And so he did – first to Prince Albert, Saskatchewan, then to Winnipeg, then finally to Ottawa, where he earned a bachelor’s in social work from Carleton University. Trubiak started singing in clubs and cafés and, in 2011, put out an indie-folk album called They Say I’m Different. One of the songs is called “Prairie Boy,” and it doesn’t paint a pretty picture: “Head hung down in shame, it’s plain and clear you ain’t welcome here.” Trubiak found a boyfriend in Ottawa, and they settled into an apartment together, but he couldn’t land a position in his field. Then one day his sister called from Flin Flon to say there was a job opening for a social worker. His mother got on the line and said, “You can have your old room back.”

Trubiak’s first response was resistance. “The thought made me physically sick,” he says. But after weeks of sleepless, sweaty nights, he started seeing a return to Flin Flon as an opportunity to gain work experience, go off the grid, and get to know his family better. Trubiak scored the job, promised to stay for a year, and assumed he would keep a low profile. That lasted for exactly a week, until someone from the new Flin Flon Arts Council asked him to perform at a music festival called Flonstock. There, one night on the prairie, Trubiak met a gay guy in his early 20s who shocked him with how out he was. “He was unabashedly, overtly gay,” Trubiak says. “The hair, the clothes, the short shorts, the total sense of style, owning who he is. I could never have been that brave.”

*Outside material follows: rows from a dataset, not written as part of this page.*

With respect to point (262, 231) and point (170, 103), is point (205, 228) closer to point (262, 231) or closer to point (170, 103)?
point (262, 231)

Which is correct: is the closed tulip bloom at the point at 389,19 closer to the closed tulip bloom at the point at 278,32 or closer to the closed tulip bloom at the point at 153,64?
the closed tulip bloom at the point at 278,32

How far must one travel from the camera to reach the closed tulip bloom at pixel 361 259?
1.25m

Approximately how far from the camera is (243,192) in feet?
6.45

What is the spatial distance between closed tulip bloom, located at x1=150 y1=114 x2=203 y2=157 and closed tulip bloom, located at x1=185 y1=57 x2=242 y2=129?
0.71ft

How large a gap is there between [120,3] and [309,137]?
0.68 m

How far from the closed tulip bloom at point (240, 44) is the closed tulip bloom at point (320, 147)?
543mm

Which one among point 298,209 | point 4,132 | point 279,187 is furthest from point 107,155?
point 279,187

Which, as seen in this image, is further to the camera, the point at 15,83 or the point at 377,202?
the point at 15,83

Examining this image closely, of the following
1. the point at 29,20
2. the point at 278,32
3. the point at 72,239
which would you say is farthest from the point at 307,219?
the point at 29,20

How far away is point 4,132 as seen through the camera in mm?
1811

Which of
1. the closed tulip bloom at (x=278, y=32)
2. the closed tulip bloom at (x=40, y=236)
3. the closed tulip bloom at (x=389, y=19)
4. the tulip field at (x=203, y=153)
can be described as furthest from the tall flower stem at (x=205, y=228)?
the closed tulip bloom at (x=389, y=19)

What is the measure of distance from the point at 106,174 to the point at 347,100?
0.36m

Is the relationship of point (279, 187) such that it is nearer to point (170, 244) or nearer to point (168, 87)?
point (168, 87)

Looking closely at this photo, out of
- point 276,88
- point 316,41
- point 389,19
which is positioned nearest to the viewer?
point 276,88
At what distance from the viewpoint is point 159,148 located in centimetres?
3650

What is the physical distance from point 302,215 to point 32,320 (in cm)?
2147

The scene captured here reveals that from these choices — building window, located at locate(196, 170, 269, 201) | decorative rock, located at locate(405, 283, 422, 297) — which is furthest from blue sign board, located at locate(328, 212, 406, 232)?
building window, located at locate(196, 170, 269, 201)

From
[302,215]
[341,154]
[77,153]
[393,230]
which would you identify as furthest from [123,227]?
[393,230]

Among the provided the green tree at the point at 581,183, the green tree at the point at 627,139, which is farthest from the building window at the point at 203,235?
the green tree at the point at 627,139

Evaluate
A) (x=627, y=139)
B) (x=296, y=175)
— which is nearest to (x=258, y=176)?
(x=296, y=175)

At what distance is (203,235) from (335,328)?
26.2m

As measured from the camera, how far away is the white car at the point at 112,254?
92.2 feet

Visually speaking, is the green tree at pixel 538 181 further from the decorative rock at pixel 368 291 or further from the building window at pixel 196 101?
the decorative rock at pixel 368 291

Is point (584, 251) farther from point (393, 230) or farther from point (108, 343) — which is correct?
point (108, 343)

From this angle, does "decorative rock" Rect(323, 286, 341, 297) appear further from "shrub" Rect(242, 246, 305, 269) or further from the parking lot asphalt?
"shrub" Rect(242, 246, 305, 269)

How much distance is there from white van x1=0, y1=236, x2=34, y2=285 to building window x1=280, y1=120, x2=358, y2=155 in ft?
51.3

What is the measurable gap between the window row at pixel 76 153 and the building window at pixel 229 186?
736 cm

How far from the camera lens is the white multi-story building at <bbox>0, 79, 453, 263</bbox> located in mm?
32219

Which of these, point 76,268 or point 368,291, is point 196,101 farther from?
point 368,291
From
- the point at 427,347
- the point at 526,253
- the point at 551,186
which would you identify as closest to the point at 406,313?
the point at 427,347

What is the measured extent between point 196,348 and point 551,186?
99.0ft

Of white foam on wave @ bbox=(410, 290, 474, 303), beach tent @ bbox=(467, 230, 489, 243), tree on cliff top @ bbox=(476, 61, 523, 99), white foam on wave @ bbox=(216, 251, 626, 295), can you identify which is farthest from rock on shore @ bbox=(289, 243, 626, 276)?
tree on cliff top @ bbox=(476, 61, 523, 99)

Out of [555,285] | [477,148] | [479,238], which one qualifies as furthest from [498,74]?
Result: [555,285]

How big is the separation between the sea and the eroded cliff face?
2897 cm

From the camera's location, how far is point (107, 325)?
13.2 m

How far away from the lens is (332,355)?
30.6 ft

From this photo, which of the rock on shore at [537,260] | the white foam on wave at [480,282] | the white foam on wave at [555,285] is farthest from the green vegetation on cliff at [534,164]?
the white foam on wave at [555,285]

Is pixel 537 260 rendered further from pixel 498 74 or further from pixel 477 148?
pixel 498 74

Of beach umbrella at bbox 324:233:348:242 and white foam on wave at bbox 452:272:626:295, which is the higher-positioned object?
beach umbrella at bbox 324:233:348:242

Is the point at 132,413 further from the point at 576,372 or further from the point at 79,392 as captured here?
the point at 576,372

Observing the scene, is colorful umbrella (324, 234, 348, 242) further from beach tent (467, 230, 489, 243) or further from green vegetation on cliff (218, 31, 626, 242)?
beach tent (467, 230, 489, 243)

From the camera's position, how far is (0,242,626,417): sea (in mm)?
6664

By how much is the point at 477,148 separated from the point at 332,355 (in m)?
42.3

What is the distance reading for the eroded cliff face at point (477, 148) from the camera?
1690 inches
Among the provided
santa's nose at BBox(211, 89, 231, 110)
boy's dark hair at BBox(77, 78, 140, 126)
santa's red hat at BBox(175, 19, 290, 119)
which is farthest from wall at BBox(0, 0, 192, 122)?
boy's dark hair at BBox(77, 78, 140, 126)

Since then, Trubiak has met other Flin Flon gays he could have never imagined meeting as a teenager – and he started singing with a folk band called Five Easy Pieces. Flin Flon has shrunk, he says, thanks to a declining economy, but he doesn’t see that as a bad thing. “Now it’s embracing an arts culture,” he says. “Even though it’s become smaller, it’s strangely more inclusive.”

Opening up at Living Books and performing at festivals and cafés isn’t the only way Trubiak has been a positive queer influence on his hometown. Working as a mental-health worker, he turns over his office every week to a young client so she can call the same Rainbow Resource Centre that helped him two decades ago. And just the other day, his old guidance counsellor invited him back to his high school to speak out against bullying.

“I have the feeling of being a valued member of the community,” he says. “Professionally, I have never been more invigorated. Creatively, I have never been more alive.” He still plans to leave again this fall, to return to his boyfriend and (hopefully) a social-work job in Ottawa. In the meantime, his music is being inspired more than ever by prairie sunsets he once looked at and thought he would never see again.